DNB: Coronavirus crisis puts Dutch financial sector to the test

Press release
Date 13 October 2020

The Dutch financial sector has so far proved resilient to the impact of the coronavirus crisis. Banks are sufficiently shock-resistant and can continue to fulfil their lending role. The second wave of infections, however, is leading to renewed uncertainty. This also increases the potential impact on financial institutions. It remains of the utmost importance to prevent the economic crisis from spreading to the financial sector. DNB therefore maintains the adjusted buffer requirements for banks, so that lending to firms and households remains intact and damage to the economy is kept to a minimum. That is according to the DNB Financial Stability Report (FSR), which was published today.

Banks are shock-resistant and lending is holding steady

Banks are now better capitalised than before the credit crisis. Their average CET1 ratio is 17%, similar to the starting position in the pandemic stress test which DNB conducted in the spring of this year. They can therefore absorb the impact of the crisis without having to shut off the supply of lending to households and businesses.  

Second wave brings renewed uncertainty

At the same time the economic impact of the coronavirus has largely yet to materialise and uncertainty is increasing again due to the second wave of infections. Banks may be hit by rising bankruptcies and credit losses when temporary government measures are wound down and bank payment holidays expire. Banks are already anticipating loan defaults by firms in hard-hit sectors and have raised their provisions for non-performing loans accordingly. 

Financial crisis must be avoided

It remains of the utmost importance to prevent the economic crisis from spreading to the financial sector. The extensive support measures introduced by governments, central banks and supervisory authorities are curbing the impact of the coronavirus crisis on firms and households. In doing so, they are also helping the financial sector to dampen the impact rather than reinforce it. These measures remain important in the light of the current uncertainty. At the same time, in view of the longer-term risks, an appropriate exit strategy should be devised as soon as the acute phase of the crisis has passed.  

DNB continues to give banks additional leeway

In March, DNB gave banks additional leeway in order to maintain lending levels and absorb any losses. In view of the current uncertainty DNB is keeping these crisis measures. At any rate, the floor for the risk weighting of mortgage loans and the countercyclical capital buffer will not come into force before the end of 2021.  

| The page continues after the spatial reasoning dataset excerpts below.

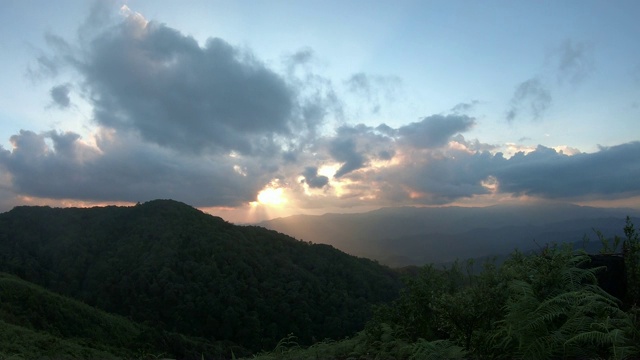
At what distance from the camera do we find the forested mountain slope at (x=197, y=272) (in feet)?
251

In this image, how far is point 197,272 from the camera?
88.9m

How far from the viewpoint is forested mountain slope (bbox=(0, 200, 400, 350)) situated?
3017 inches

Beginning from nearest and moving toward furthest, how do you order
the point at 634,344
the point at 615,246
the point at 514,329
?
the point at 634,344, the point at 514,329, the point at 615,246

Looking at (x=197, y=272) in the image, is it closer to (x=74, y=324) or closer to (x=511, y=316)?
(x=74, y=324)

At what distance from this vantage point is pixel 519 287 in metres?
5.65

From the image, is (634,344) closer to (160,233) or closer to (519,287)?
(519,287)

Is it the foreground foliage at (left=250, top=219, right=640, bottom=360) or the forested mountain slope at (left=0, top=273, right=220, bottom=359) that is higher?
the foreground foliage at (left=250, top=219, right=640, bottom=360)

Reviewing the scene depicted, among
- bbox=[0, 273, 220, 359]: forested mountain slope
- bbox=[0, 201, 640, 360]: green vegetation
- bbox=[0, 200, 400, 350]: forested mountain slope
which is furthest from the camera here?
bbox=[0, 200, 400, 350]: forested mountain slope

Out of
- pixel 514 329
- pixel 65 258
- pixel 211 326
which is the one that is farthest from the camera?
pixel 65 258

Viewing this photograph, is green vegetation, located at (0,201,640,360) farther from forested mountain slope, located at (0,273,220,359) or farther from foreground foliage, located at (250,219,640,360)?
forested mountain slope, located at (0,273,220,359)

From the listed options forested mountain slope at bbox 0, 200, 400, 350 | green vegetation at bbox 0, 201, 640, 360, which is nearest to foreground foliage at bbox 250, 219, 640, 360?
green vegetation at bbox 0, 201, 640, 360

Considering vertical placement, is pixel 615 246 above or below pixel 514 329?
above

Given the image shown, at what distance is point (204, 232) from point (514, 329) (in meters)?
107

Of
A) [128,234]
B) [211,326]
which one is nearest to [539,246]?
[211,326]
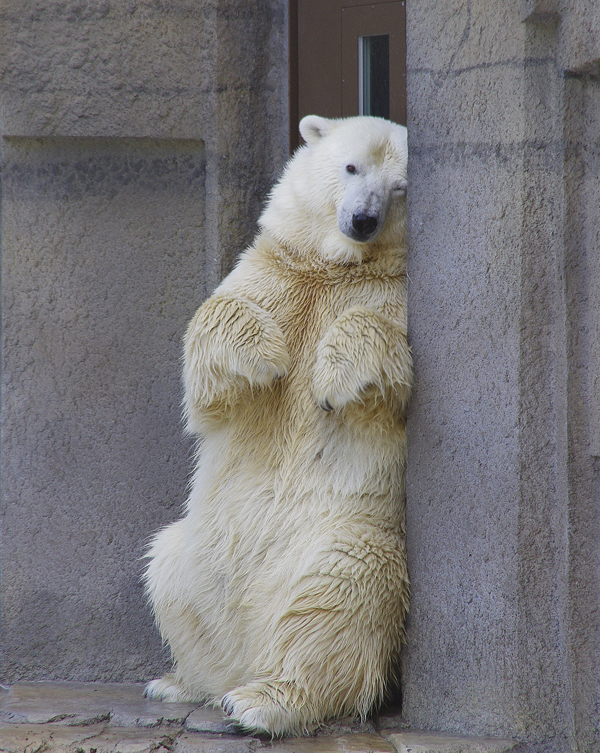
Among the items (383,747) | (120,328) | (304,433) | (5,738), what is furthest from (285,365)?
(5,738)

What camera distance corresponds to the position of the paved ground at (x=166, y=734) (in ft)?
7.71

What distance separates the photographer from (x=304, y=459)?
2.72m

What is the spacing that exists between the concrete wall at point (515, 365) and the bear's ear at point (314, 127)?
0.51m

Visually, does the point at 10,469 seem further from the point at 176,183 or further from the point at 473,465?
the point at 473,465

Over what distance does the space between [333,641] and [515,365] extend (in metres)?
0.98

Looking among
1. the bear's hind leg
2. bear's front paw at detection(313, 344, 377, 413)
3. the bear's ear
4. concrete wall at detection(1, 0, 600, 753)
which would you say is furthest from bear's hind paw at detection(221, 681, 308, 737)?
the bear's ear

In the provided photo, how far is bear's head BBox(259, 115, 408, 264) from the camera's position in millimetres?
2652

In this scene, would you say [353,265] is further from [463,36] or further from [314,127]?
[463,36]

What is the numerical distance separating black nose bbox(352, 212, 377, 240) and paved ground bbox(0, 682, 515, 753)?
1495 mm

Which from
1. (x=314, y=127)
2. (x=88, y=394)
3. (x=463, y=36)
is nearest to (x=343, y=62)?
(x=314, y=127)

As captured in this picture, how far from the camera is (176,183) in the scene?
3.29 meters

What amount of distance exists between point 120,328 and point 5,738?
1.53 m

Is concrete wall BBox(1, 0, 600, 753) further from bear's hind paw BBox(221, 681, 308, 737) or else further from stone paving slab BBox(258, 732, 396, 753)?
bear's hind paw BBox(221, 681, 308, 737)

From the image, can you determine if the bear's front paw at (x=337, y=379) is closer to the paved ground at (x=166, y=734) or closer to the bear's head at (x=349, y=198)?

Persistently low interest rates, Brexit and cyberattacks are also significant risks

The FSR includes a risk map showing the principal risks to financial stability in the Netherlands. These are mostly associated with the coronavirus crisis. Private sector debt is rising and many countries are seeing their public finances deteriorate as a result of fiscal support packages. Concerns surrounding debt sustainability are consequently set to increase in the medium term. The coronavirus crisis is also leading to an increase in operational risks that may affect business continuity, including cyber risks. In addition, the first signs of a downturn in the commercial real estate market can now be seen. Brexit and other geopolitical tensions are also a major source of uncertainty. Finally, interest rates remain historically low, putting increasing pressure on the business models of banks, insurers and pension funds.